The thermal performance of a loop-type heat pipe for passively removing residual heat from spent fuel pool

• Feasibility of applying loop-type heat pipes for SFP is studied.
• The heat transfer rate of the heat pipes was tested.
• The heat transfer coefficient was between 200 and 490 W/m2/s.
• The effect of the water temperature is dominant.
• Three kinds of the filling ratio 27%, 21% and 14% are compared.

Heat pipe is an efficient heat transfer device without electrically driven parts. Therefore large-scale loop type heat pipe systems have potential uses for passively removing heat from spent fuel pools and reactor cores under the accidental conditions to improve the safety of the nuclear power station.

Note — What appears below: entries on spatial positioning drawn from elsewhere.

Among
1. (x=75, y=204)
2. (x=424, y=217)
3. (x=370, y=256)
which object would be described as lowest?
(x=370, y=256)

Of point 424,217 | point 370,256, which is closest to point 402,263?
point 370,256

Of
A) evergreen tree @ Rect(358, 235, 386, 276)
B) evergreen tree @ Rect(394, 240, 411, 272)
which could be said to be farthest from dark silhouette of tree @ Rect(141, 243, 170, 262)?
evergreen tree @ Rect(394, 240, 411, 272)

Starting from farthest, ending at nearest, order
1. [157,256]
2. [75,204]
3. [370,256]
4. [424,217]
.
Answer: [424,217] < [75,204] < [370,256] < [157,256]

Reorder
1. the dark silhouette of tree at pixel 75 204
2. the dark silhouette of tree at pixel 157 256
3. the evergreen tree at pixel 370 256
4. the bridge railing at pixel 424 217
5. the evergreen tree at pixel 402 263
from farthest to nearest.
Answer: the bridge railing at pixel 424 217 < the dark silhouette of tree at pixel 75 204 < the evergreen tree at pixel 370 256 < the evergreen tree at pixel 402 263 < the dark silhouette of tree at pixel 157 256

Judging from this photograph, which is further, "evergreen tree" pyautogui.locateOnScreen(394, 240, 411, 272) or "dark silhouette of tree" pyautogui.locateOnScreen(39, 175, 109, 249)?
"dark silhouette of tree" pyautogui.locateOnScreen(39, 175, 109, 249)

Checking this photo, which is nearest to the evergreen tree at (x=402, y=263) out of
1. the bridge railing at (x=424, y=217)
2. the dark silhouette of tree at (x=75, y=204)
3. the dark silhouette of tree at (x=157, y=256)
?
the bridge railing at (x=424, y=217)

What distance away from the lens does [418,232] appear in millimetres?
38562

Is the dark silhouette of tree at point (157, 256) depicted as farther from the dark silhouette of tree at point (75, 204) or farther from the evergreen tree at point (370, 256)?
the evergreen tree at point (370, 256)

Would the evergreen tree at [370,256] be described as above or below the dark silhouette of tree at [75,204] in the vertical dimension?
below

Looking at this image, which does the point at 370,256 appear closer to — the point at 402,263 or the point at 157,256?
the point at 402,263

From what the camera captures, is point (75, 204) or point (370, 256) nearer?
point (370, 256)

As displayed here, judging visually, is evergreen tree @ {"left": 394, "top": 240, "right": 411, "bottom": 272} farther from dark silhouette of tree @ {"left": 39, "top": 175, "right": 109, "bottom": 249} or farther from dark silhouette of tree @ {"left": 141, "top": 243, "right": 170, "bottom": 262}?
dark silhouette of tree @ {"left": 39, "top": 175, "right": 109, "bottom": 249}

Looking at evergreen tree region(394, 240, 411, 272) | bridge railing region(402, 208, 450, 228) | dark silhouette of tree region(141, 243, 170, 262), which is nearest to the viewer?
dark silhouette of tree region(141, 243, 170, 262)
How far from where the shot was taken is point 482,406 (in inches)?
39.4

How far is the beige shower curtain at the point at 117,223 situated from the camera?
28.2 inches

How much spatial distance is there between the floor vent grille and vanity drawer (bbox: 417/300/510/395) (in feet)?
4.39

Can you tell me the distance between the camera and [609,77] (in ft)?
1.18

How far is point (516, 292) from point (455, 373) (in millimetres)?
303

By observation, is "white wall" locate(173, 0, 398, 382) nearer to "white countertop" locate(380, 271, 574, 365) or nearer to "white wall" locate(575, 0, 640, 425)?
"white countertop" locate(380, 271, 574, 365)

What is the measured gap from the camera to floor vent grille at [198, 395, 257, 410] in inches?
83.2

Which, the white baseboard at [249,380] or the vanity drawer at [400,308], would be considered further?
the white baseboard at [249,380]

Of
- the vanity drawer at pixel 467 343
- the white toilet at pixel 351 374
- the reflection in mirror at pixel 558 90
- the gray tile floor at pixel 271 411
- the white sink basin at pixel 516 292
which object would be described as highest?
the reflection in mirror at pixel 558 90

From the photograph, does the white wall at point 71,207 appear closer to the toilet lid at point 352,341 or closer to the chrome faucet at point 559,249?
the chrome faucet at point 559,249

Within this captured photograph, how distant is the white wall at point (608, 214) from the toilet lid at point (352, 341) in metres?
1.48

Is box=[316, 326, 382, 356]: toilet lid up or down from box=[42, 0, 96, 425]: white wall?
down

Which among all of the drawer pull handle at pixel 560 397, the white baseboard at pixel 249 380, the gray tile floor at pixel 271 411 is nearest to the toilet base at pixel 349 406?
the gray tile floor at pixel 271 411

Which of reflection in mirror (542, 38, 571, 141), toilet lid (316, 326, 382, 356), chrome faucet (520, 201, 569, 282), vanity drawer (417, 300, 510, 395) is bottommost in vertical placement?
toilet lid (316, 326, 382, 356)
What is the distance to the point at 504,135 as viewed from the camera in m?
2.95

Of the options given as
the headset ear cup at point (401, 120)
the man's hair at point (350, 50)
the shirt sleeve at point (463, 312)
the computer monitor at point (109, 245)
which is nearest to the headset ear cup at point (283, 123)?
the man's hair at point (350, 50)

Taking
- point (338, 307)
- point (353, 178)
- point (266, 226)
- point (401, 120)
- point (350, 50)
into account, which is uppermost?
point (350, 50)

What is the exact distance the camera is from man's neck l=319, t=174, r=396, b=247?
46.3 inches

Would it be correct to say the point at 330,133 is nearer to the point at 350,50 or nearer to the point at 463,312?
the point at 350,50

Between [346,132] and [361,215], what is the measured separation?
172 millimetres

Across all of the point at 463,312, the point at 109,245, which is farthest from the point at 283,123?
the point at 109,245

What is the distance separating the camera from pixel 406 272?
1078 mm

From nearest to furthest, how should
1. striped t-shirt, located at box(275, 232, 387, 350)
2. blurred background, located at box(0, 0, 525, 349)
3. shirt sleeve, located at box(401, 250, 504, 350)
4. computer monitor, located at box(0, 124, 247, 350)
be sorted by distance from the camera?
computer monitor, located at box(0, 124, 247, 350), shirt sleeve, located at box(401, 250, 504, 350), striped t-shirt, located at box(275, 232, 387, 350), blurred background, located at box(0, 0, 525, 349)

However, temperature difference between the hot water in the spent fuel pool and the ambient air which is the heat sink is small, in the range of 20–60 °C. To understand and predict the heat removal capacity of such a large scale loop type heat pipe in the situation similar to the accidental condition of the spent fuel pool (SFP) for the design purpose, a loop-type heat pipe with a very high and large evaporator has been fabricated and was tested using ammonia as the working fluid. The evaporator with inner diameter of 65 mm and length of 7.6 m is immersed in a hot water tube which simulate the spent fuel pool. The condenser of the loop-type heat pipe is cooled by the air. The tests were performed with the velocity of the hot water in the tube in the range of 0.7–2.1 × 10−2 m/s, the hot water inlet temperature between 50 and 90 °C and the air velocity ranging from 0.5 m/s to 2.5 m/s. Three kinds of the ammonia volumetric filling ratio in the heat pipe were tested, i.e. 27%, 21% and 14%. It is found that the heat transfer rate was in the range of 1.5–14.9 kW, and the heat transfer coefficient of evaporator was between 200 and 490 W/m2/s. It is feasible to use the large scale loop type heat pipe to passively remove the residual heat from SFP. Furthermore, the effect of air velocity, air temperature, water flow rate and temperature is studied. It is indicated that the effect of the water temperature is dominant.